- Problem statement
Filter the rows below and copy out each line that contains the string "separating". Treat uppercase and lowercase as different.

- Working data

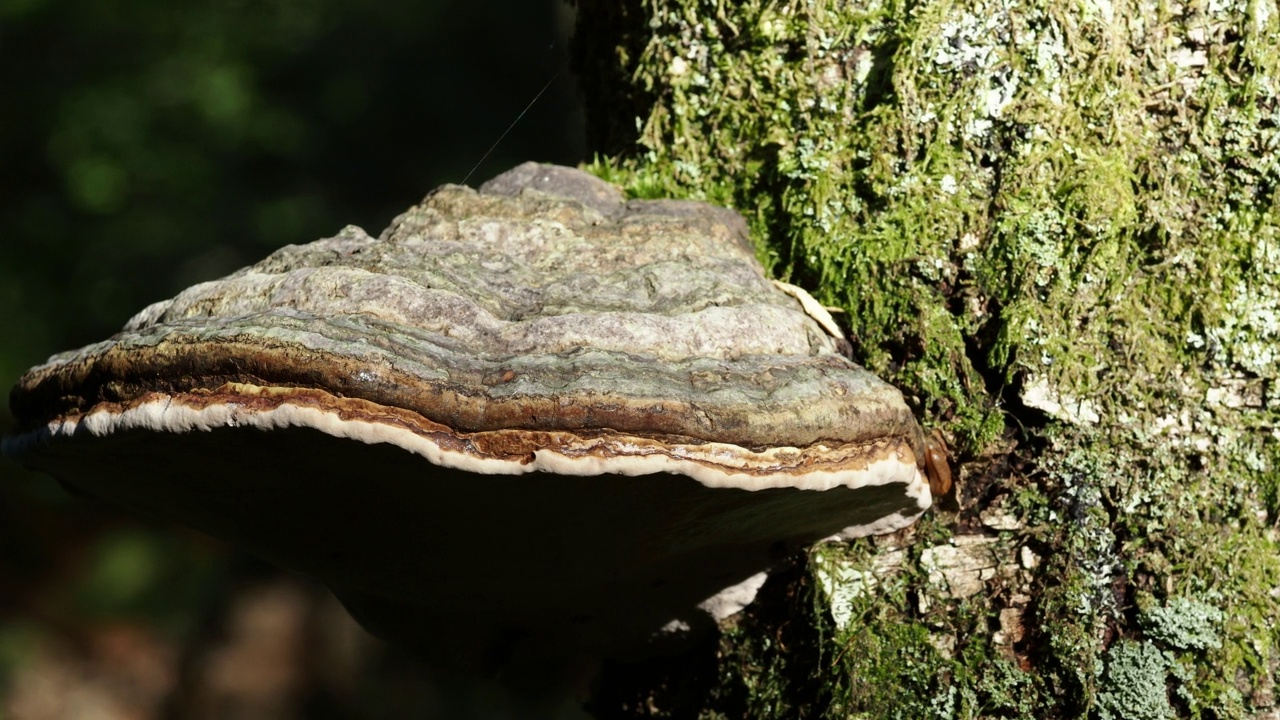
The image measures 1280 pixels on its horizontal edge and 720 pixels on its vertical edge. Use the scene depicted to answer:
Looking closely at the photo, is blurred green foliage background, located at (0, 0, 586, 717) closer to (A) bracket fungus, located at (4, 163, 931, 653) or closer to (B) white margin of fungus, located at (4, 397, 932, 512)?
(A) bracket fungus, located at (4, 163, 931, 653)

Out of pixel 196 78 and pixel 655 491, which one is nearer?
pixel 655 491

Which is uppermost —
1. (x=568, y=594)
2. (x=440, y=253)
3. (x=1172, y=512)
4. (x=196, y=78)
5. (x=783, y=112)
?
(x=783, y=112)

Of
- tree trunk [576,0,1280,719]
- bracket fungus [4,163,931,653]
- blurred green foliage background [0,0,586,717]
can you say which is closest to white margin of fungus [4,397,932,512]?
bracket fungus [4,163,931,653]

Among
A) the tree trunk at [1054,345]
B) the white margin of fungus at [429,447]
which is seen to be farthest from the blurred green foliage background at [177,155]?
the white margin of fungus at [429,447]

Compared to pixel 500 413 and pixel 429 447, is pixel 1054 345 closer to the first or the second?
pixel 500 413

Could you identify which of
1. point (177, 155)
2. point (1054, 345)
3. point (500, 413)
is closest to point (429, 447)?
point (500, 413)

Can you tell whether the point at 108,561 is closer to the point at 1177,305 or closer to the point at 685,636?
the point at 685,636

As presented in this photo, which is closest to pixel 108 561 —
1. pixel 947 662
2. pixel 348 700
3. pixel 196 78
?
pixel 348 700
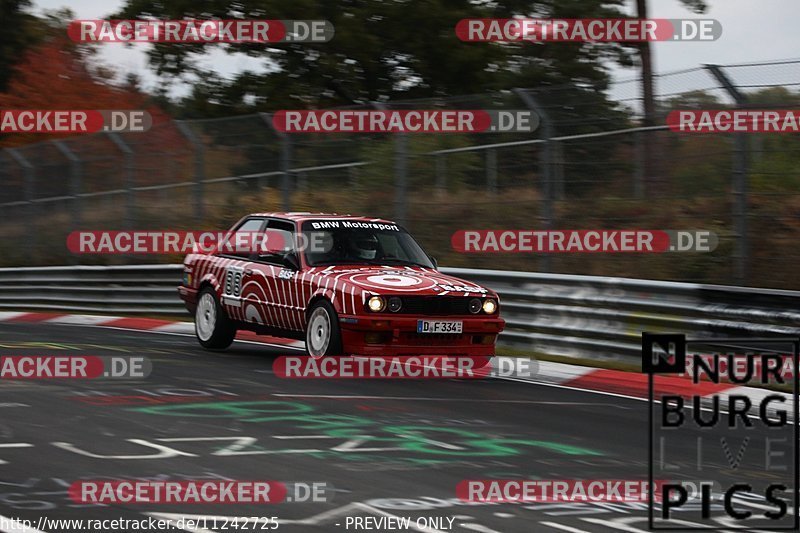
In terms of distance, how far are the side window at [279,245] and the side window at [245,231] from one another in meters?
0.20

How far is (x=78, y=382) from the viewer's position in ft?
36.1

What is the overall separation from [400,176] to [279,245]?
Answer: 3317 mm

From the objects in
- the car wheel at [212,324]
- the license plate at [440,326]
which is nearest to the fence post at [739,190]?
the license plate at [440,326]

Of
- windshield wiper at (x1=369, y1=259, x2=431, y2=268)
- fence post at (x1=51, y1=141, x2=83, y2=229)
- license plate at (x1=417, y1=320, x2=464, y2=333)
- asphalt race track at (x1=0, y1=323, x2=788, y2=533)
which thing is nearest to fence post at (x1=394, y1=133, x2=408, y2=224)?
windshield wiper at (x1=369, y1=259, x2=431, y2=268)

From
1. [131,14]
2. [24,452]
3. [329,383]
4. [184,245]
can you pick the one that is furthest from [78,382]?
[131,14]

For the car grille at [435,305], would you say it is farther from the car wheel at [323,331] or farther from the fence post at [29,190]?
the fence post at [29,190]

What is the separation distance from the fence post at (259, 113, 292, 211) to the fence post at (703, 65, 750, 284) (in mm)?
7142

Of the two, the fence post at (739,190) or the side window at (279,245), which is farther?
the side window at (279,245)

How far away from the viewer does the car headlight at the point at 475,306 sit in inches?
474

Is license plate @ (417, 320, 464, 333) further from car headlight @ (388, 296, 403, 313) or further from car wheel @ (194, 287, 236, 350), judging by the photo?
car wheel @ (194, 287, 236, 350)

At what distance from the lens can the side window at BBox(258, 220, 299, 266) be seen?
42.0ft

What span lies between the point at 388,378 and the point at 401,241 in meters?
2.14

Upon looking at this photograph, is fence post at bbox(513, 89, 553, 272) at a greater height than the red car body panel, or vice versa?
fence post at bbox(513, 89, 553, 272)

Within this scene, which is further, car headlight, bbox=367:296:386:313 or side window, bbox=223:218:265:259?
side window, bbox=223:218:265:259
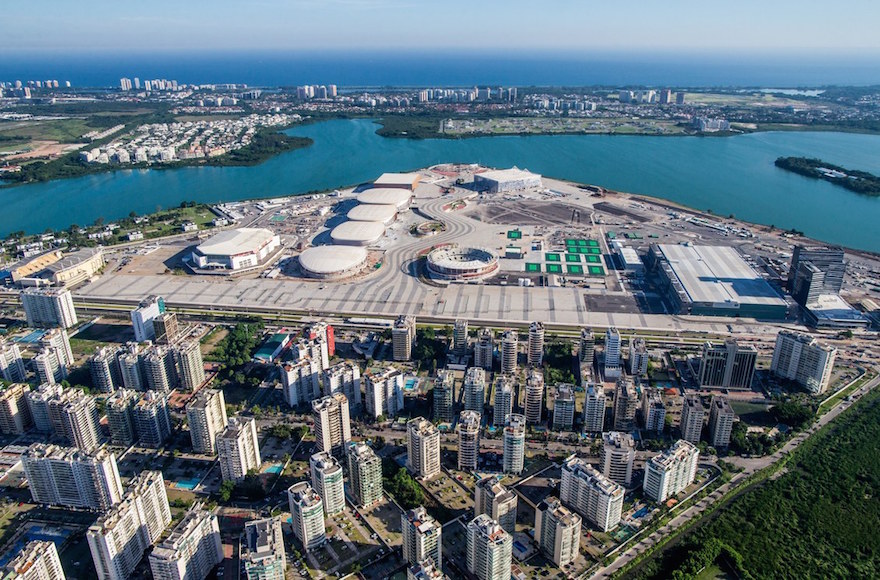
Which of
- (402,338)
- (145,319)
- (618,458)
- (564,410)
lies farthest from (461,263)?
(618,458)

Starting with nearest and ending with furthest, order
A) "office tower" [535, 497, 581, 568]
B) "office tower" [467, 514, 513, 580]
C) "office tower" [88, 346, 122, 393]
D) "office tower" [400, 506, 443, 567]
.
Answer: "office tower" [467, 514, 513, 580], "office tower" [400, 506, 443, 567], "office tower" [535, 497, 581, 568], "office tower" [88, 346, 122, 393]

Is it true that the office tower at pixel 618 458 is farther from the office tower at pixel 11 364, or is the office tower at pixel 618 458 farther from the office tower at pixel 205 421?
the office tower at pixel 11 364

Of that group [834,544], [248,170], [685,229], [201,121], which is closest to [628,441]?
[834,544]

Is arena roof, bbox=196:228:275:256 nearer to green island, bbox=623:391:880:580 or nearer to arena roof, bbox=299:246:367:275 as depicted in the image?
arena roof, bbox=299:246:367:275

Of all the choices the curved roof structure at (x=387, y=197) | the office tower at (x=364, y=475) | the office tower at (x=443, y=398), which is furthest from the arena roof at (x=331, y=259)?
the office tower at (x=364, y=475)

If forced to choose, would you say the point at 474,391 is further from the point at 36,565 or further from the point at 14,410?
the point at 14,410

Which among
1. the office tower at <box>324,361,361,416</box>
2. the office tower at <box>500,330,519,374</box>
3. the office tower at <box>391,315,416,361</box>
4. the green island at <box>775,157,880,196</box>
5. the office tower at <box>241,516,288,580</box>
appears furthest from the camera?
the green island at <box>775,157,880,196</box>

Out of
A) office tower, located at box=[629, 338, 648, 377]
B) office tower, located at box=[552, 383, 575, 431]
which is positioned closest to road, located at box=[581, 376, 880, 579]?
office tower, located at box=[552, 383, 575, 431]
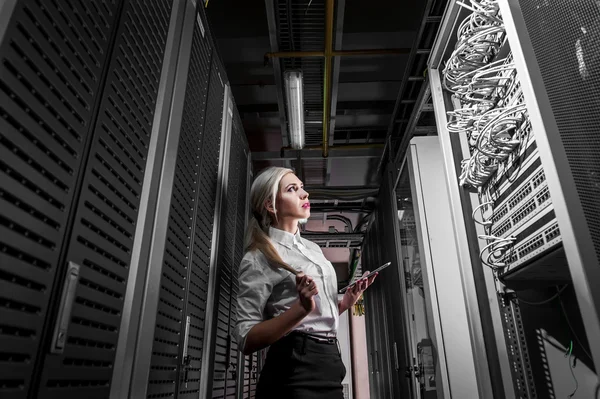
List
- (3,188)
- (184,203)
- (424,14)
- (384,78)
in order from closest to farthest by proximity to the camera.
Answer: (3,188) < (184,203) < (424,14) < (384,78)

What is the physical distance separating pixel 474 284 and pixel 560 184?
711 mm

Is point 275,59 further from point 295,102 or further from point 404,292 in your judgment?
point 404,292

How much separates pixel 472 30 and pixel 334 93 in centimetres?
175

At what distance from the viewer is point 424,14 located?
7.36ft

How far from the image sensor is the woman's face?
177 cm

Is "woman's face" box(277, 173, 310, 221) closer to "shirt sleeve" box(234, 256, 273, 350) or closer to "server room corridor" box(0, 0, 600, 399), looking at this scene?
"server room corridor" box(0, 0, 600, 399)

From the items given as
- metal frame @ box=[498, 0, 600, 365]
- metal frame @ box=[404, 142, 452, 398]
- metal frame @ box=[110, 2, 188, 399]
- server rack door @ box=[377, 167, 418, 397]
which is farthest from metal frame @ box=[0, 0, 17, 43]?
server rack door @ box=[377, 167, 418, 397]

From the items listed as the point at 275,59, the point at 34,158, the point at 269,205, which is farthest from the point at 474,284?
the point at 275,59

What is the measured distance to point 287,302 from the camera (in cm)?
147

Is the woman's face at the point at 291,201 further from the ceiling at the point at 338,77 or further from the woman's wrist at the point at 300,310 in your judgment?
the ceiling at the point at 338,77

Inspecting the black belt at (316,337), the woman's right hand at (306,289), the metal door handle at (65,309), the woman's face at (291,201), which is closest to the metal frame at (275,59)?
the woman's face at (291,201)

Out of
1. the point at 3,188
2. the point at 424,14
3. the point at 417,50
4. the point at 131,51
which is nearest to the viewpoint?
the point at 3,188

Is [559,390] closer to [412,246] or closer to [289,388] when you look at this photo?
[289,388]

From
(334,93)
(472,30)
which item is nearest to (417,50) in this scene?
(334,93)
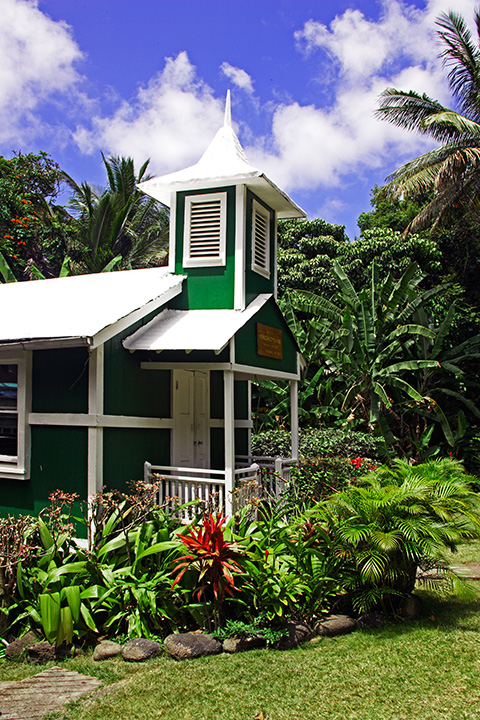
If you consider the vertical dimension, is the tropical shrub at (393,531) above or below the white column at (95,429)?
below

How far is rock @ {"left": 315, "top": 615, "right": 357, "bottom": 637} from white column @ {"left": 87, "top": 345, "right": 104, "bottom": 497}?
336cm

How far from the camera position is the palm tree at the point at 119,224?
2331 cm

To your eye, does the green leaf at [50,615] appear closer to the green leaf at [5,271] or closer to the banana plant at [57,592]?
the banana plant at [57,592]

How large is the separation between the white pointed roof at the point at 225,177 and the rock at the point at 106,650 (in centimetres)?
707

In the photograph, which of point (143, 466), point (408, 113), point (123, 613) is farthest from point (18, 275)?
point (123, 613)

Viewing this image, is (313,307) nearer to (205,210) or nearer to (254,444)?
(254,444)

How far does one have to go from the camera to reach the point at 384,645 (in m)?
5.70

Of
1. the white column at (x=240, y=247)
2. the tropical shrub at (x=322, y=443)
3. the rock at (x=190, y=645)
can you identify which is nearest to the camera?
the rock at (x=190, y=645)

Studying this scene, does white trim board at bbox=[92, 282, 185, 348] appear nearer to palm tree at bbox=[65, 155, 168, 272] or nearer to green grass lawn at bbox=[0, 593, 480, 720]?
green grass lawn at bbox=[0, 593, 480, 720]

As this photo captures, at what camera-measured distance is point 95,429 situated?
7.94 meters

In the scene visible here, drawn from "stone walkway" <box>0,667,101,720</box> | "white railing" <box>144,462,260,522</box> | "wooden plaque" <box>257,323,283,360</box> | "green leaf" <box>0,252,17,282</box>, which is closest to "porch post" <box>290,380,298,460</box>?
"wooden plaque" <box>257,323,283,360</box>

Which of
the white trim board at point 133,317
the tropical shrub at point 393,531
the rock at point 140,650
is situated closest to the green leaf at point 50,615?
the rock at point 140,650

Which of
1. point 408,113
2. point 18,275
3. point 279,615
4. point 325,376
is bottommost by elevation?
point 279,615

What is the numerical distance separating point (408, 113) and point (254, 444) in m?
10.8
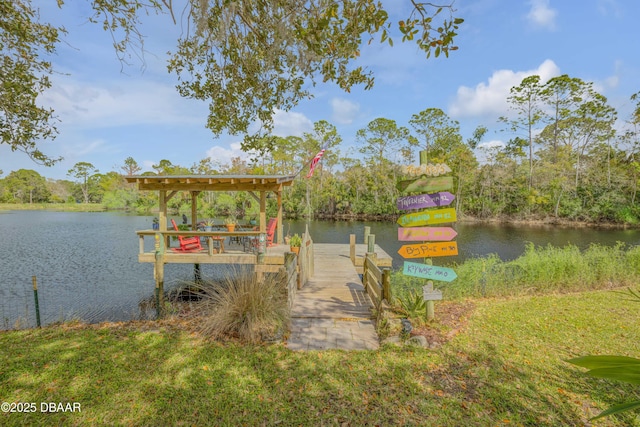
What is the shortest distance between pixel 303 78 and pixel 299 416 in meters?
4.54

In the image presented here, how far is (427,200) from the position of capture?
16.2 ft

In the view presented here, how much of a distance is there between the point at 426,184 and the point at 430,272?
1.47 meters

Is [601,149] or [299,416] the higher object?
[601,149]

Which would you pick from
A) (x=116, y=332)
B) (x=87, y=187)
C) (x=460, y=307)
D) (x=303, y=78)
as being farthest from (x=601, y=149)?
(x=87, y=187)

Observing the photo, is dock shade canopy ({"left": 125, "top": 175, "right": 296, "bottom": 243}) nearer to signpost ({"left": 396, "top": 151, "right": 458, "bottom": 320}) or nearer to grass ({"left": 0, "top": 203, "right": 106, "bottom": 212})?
signpost ({"left": 396, "top": 151, "right": 458, "bottom": 320})

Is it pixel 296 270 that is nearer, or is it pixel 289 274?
pixel 289 274

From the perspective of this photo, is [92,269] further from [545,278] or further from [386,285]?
[545,278]

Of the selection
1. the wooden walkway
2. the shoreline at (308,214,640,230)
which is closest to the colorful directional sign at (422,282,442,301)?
the wooden walkway

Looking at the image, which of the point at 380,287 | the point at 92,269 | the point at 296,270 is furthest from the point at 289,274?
the point at 92,269

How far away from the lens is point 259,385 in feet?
12.0

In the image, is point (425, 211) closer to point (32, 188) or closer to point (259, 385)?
point (259, 385)

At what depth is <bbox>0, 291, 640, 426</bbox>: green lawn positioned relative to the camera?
3127 mm

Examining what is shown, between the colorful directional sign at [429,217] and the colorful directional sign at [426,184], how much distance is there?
0.37 meters

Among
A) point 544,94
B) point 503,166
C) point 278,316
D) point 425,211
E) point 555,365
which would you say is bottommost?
point 555,365
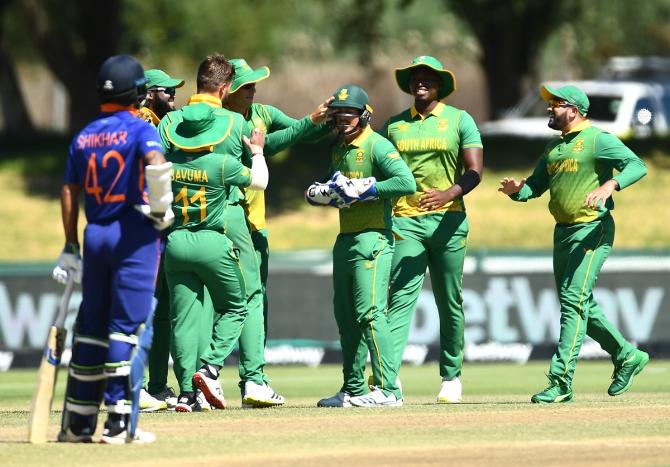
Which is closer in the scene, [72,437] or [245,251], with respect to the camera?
[72,437]

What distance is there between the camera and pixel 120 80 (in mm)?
9258

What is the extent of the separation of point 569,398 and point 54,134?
2248cm

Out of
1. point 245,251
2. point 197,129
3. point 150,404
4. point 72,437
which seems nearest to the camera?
point 72,437

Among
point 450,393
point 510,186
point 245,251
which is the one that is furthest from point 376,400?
point 510,186

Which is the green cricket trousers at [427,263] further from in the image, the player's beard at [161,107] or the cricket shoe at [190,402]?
the player's beard at [161,107]

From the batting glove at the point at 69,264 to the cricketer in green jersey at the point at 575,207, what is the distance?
3.84 meters

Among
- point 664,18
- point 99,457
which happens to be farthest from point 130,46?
point 99,457

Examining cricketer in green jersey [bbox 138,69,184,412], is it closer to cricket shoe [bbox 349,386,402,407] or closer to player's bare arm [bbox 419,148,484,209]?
cricket shoe [bbox 349,386,402,407]

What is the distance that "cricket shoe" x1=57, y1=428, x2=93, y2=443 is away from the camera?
9.21 m

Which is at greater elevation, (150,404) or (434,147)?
(434,147)

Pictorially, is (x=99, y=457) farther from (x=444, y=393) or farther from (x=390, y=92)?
(x=390, y=92)

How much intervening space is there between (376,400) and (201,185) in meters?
1.95

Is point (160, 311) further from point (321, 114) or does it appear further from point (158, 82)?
point (321, 114)

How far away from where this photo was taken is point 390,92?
53.3 m
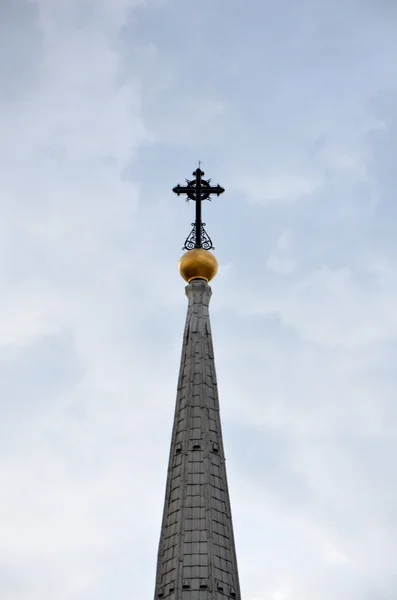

- Reply
What is the physical distance separating pixel 474 284 and pixel 560 184?
What is the numerical distance separating point (408, 113) and point (254, 444) in m?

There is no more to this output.